- **Available records**:
__________________________________________________

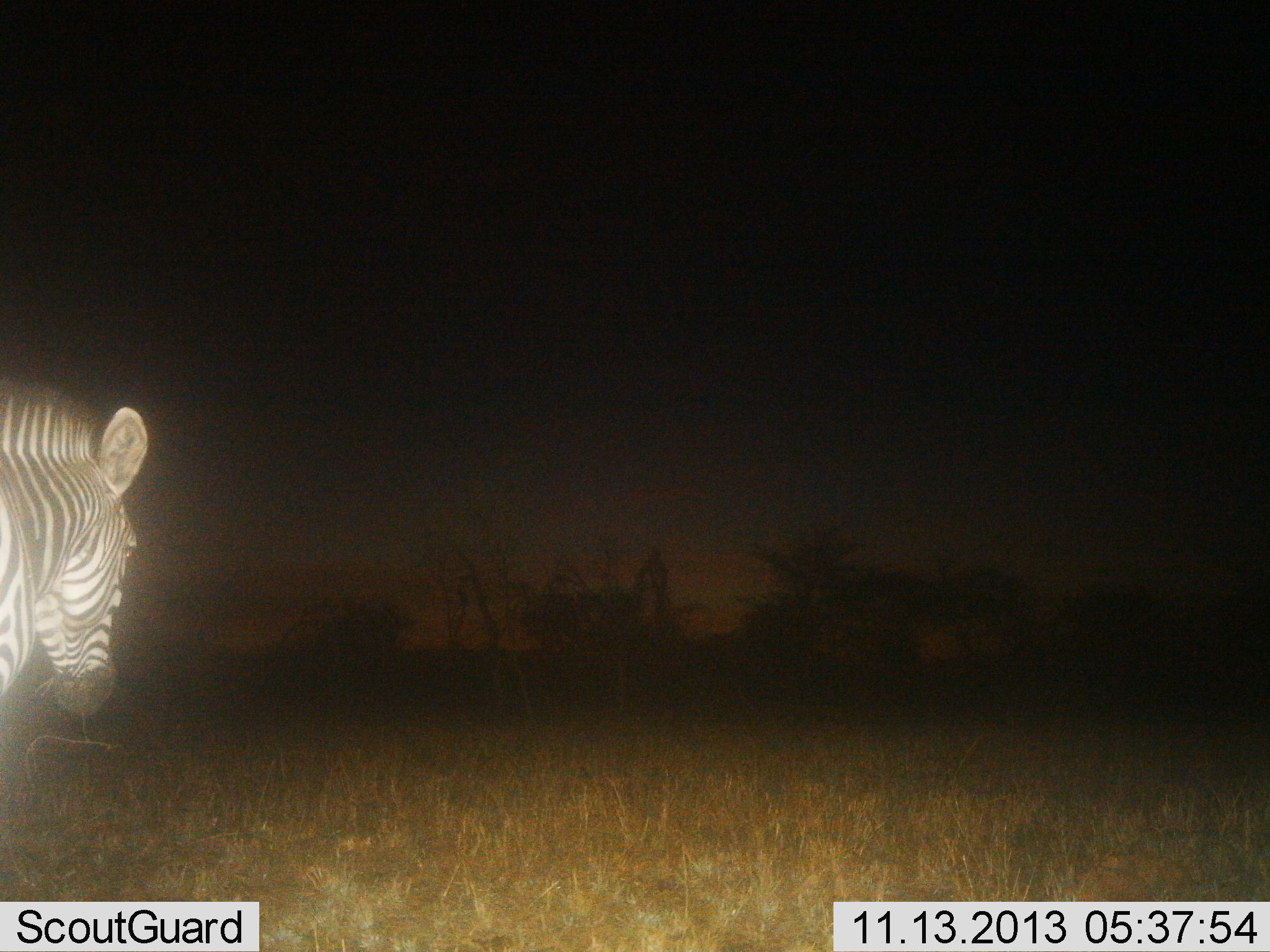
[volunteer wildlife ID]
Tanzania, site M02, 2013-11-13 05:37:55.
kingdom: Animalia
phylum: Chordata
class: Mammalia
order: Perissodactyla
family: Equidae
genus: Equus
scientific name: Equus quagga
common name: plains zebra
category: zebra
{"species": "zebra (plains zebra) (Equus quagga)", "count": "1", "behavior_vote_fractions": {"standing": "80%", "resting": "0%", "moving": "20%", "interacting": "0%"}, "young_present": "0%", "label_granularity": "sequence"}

__________________________________________________

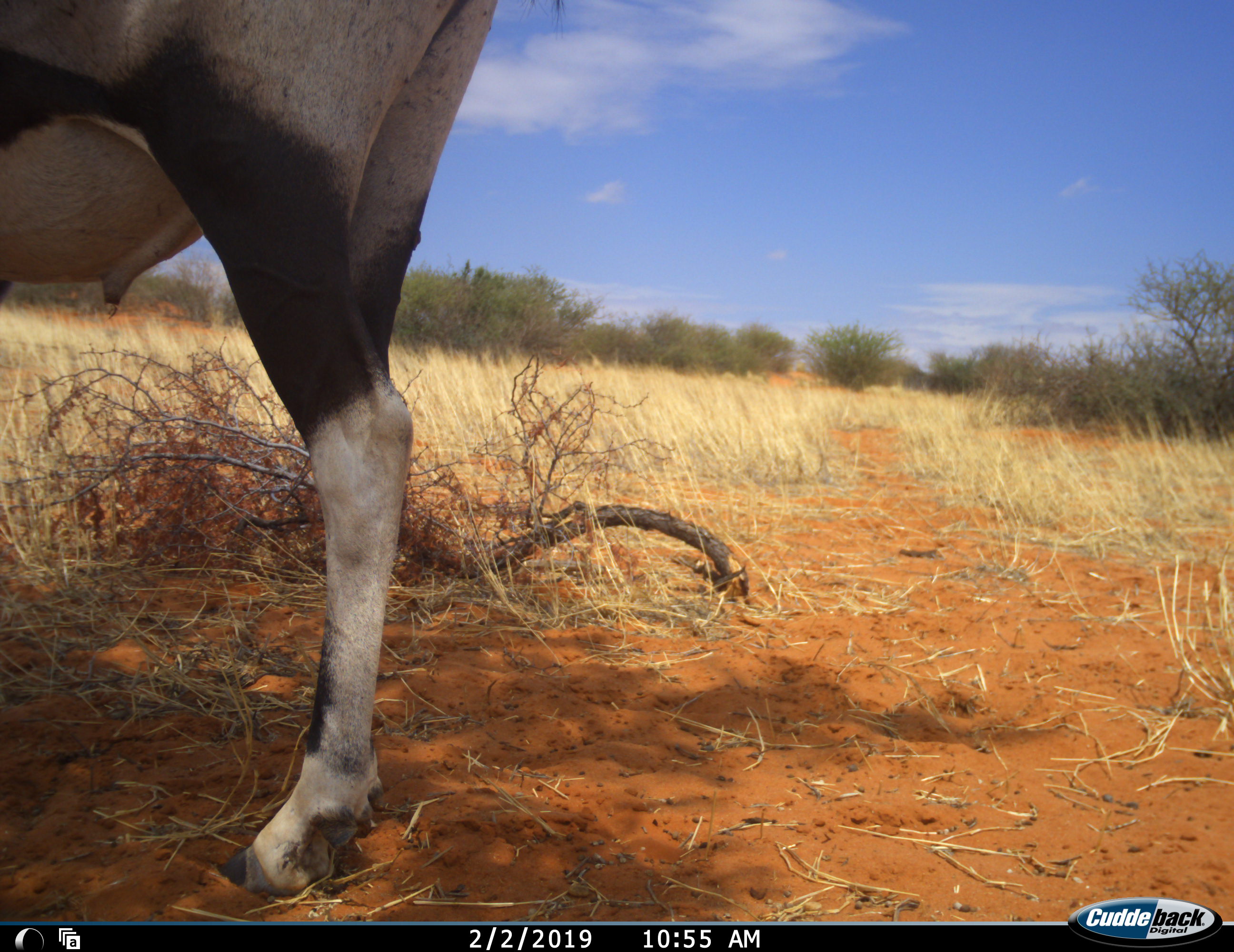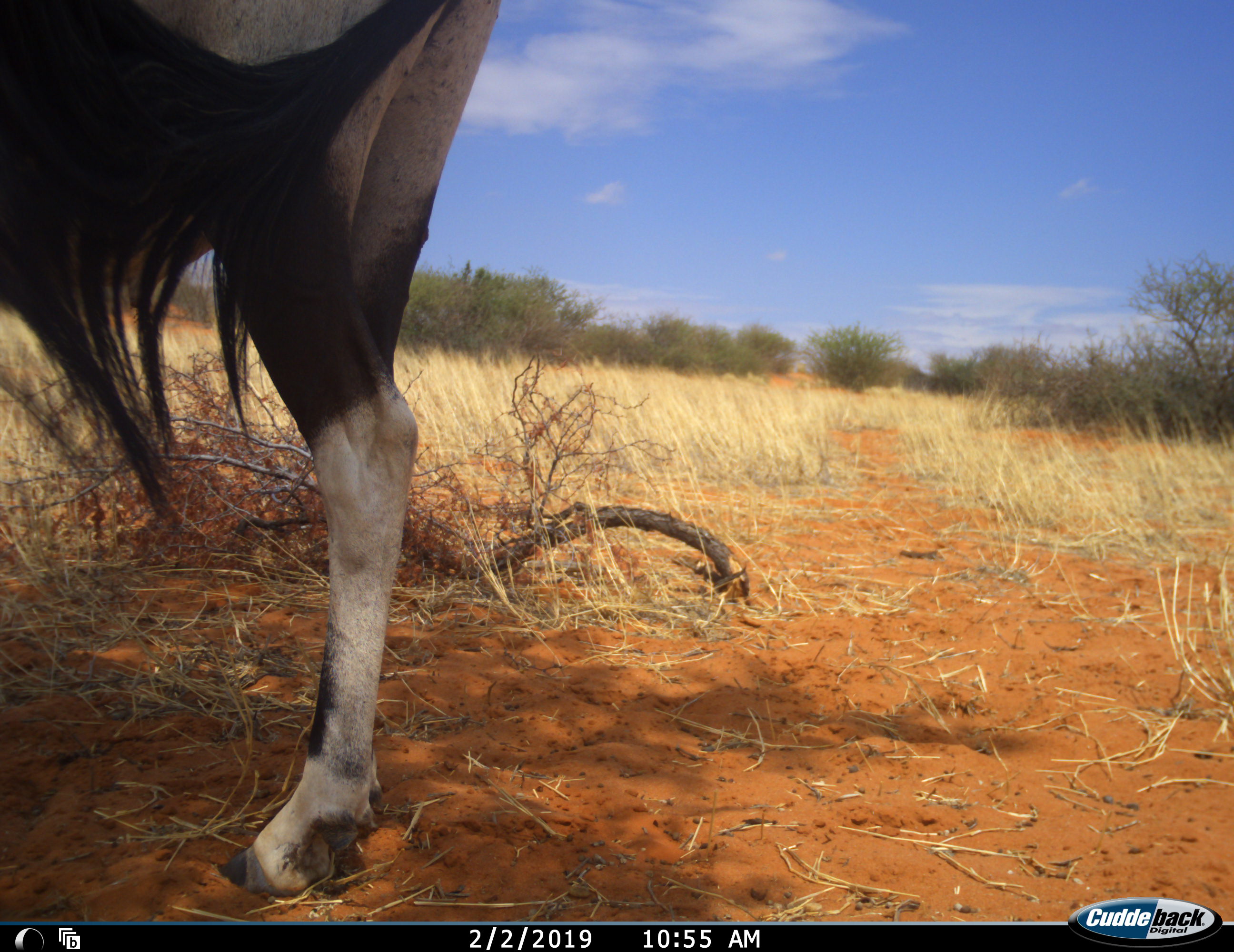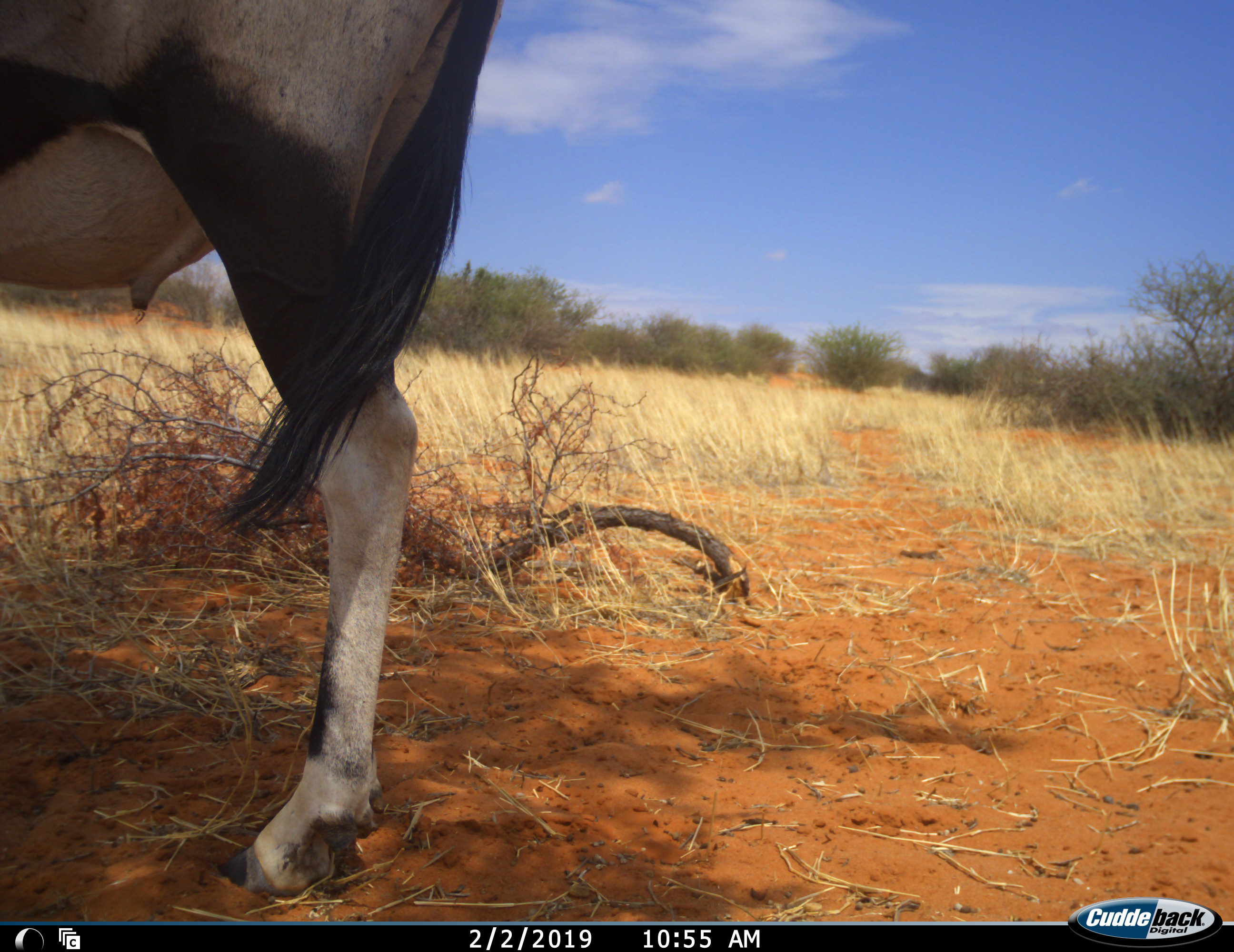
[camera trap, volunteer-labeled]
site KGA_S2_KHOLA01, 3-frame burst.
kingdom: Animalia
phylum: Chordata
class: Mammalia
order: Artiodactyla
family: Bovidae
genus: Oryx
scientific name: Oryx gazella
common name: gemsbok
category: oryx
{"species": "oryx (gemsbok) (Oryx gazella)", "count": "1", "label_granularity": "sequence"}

__________________________________________________

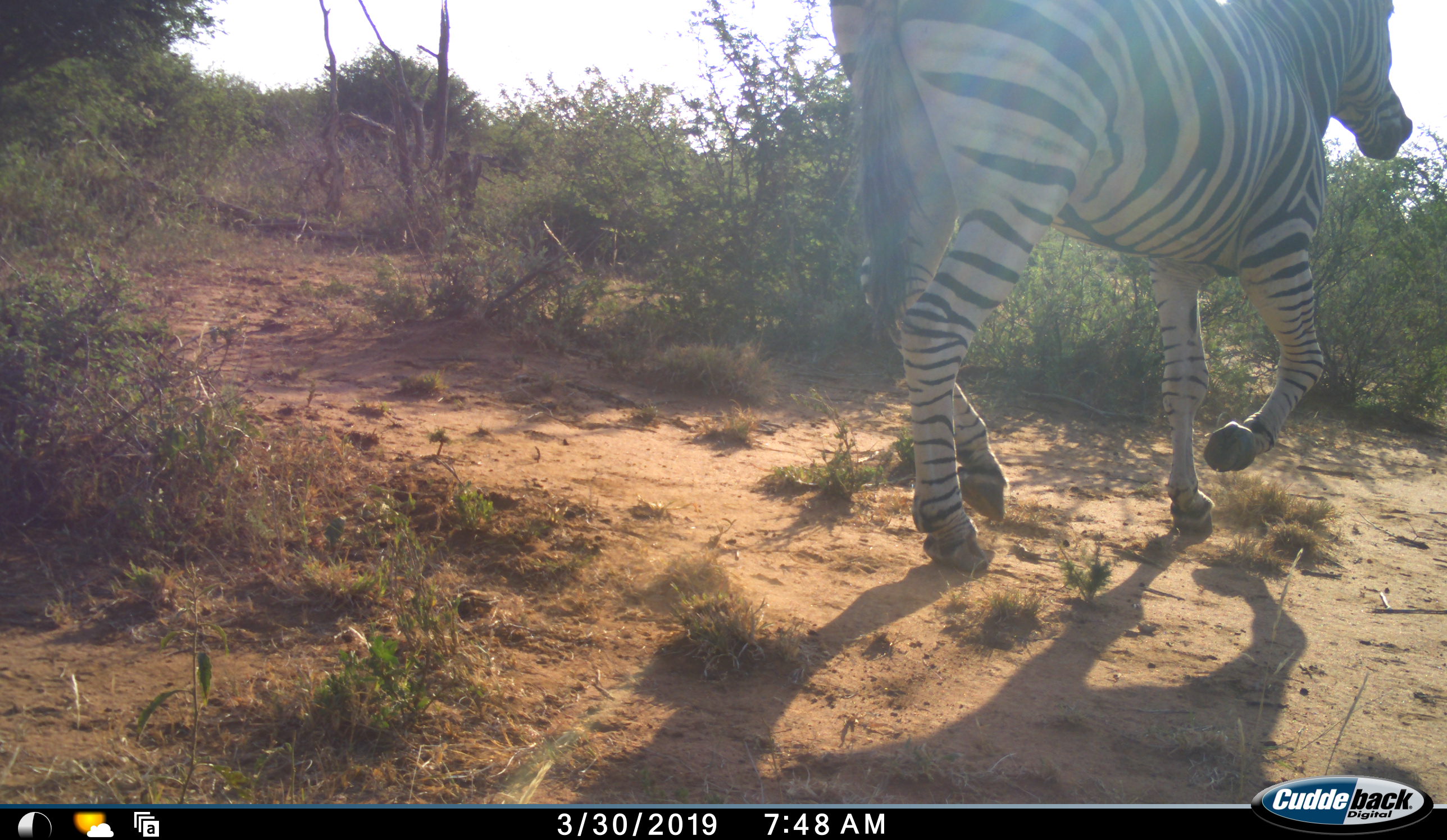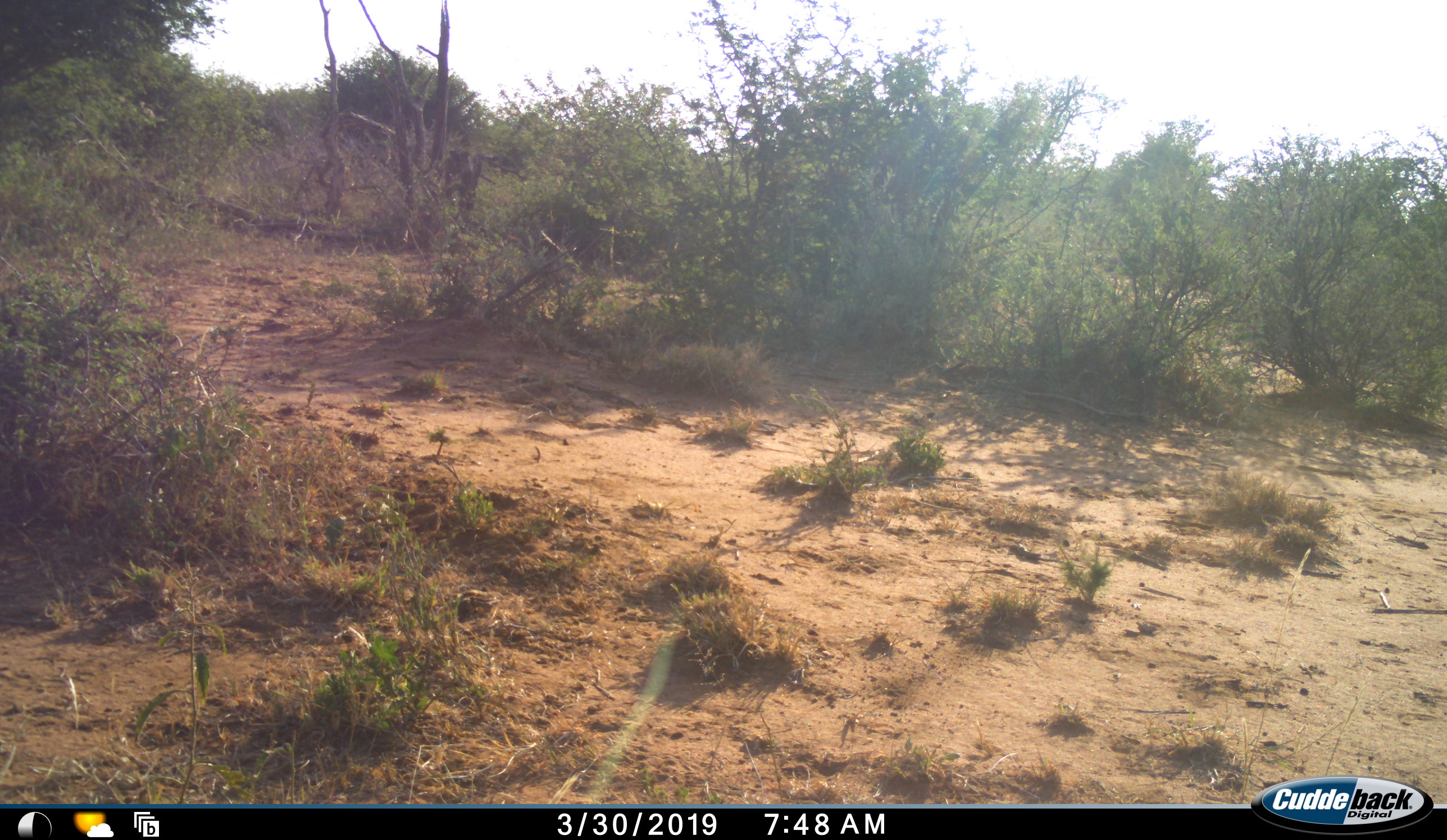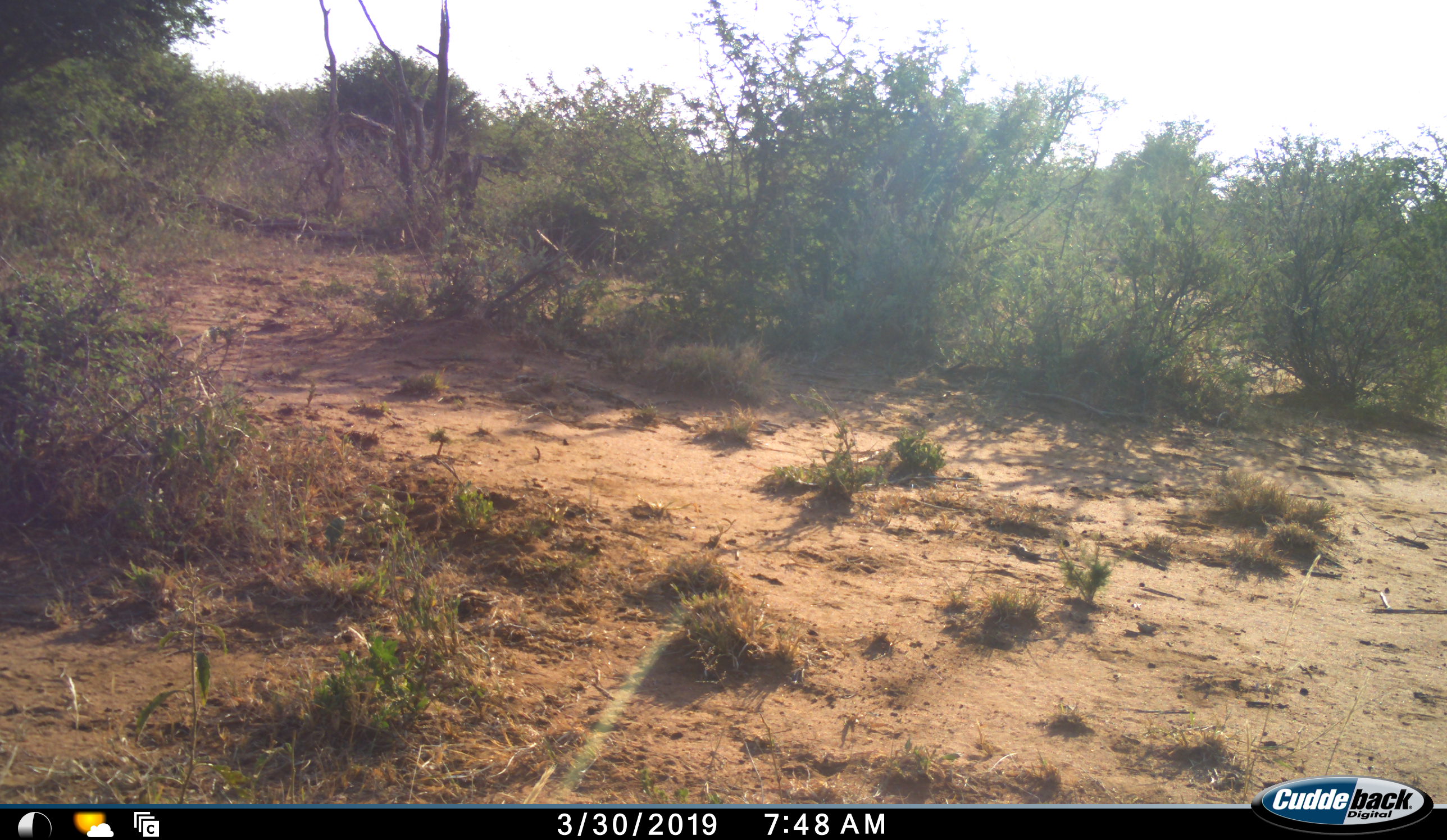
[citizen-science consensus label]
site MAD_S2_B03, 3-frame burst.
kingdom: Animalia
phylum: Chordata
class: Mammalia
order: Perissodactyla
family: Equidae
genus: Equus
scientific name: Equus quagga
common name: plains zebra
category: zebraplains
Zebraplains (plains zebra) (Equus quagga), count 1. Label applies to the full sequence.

__________________________________________________

- **Activity**: In the entries above, copy each line that contains the string "volunteer".

- **Result for this exercise**:
[volunteer wildlife ID]
[camera trap, volunteer-labeled]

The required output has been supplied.